MMS architecture is made using multiple fully connected multicast networks
in multiple dimensions. CEs in each dimension are connected through
a fully connected network. The number of CEs in this network is called
“drop" parameter of MMS. The network also allows a selective broadcast
(multicast) by which a CE can address a few CEs connected through a fully
connected multicast network.
The thesis also presents two performance measurement tools for this architecture.
The first tool, an analytical model, is based on mathematical
equations and can be used to model very simple and regular problems. It
assumes a load-balanced task partitioning of a given problem. This model
is used for modeling some problems which are also written and run on the
MMS implementation. The second performance measurement tool, simulation
model, can be used for measuring the performance of arbitrarily structured
problems. The simulation model is written in SIMULA programming
language and it can be used for measuring the performance of concurrent programs
written in SIMULA. Both of these tools give performance parameters
like speedup, processor utilization etc.
The thesis also discusses various routing algorithms for MMS architecture.
This architecture supports a multicast network using which algorithms are
given for a point-to-point communication where a CE sends data to another
CE which may not be connected, and a broadcast communication where a
CE sends data to all CEs in the system.
Two variations of this architecture, one with 4 CEs and another with
9 CEs, have been implemented. The design of communication unit is independent
of the processor used in a CE and a communication unit can
be used with any CE if it provides a standard IBM PC bus. This scheme
has an advantage by which a processor in CE can be replaced by a better
performance processor. Currently the implementations are based on IBM PC
motherboards with Intel's iAPX 88 processor at 5 MHz clock frequency
but the communication unit has also been tried with 80386-based PC/AT
motherboards. This implementation is very cost-effective. Implementation
of communication module (CM) can handle a length of interconnection cables
up to 20 feet. Using this interface, various computers in a laboratory
room can be connected thus providing a multicomputer configuration. This
structure then behaves as a small network of computers on which machines
can be used either as a set of sequential computers working independently
or as a single parallel multicomputer.
An integrated software environment has been designed for MMS architecture
and implemented. This environment is fairly general-purpose and can
be interfaced to any existing language compiler. This makes the implementation
user-friendly.
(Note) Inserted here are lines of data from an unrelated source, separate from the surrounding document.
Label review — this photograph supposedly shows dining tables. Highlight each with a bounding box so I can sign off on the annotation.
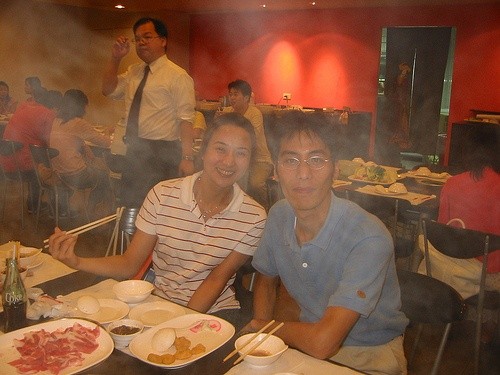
[0,267,378,375]
[0,112,114,149]
[264,162,454,263]
[199,101,315,113]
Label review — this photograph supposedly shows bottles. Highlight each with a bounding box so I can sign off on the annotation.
[2,258,28,333]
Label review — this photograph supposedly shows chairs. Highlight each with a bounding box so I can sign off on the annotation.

The existing commercial compilers and the commercial
computers can be hooked in a parallel computing environment. Software environment
models a program as multiple cooperating tasks where each task is
run on a different CE in parallel. It provides subroutine calls to find the configuration
of the MMS architecture using which one can write programs that
are independent of the MMS architecture. Further, a small subset of MMS
can be specified through drop and dimension parameters. For example, on a
3-drop, 2-dimension system, a 2-drop, 2-dimension system can be emulated
by specifying drop=2 and dimension=2. The environment supports software
calls for creating remote tasks, terminating tasks, interprocessor communication
and certain support routines to help in programming. These support
routines return the topological parameters. The interface to the software
environment has been developed for various languages.
We then discuss the following three benchmark programs that are coded
in C/C++ programming language:
Numerical Integration
Bubble Sort
Matrix Multiplication
We discuss the task partitioning for these problems, allocation on various
CEs and show how a program can be written using the programming
environment that is independent of the MMS configuration. We also present
analytical modeling for these programs, and compare the results from simulation
and implementation.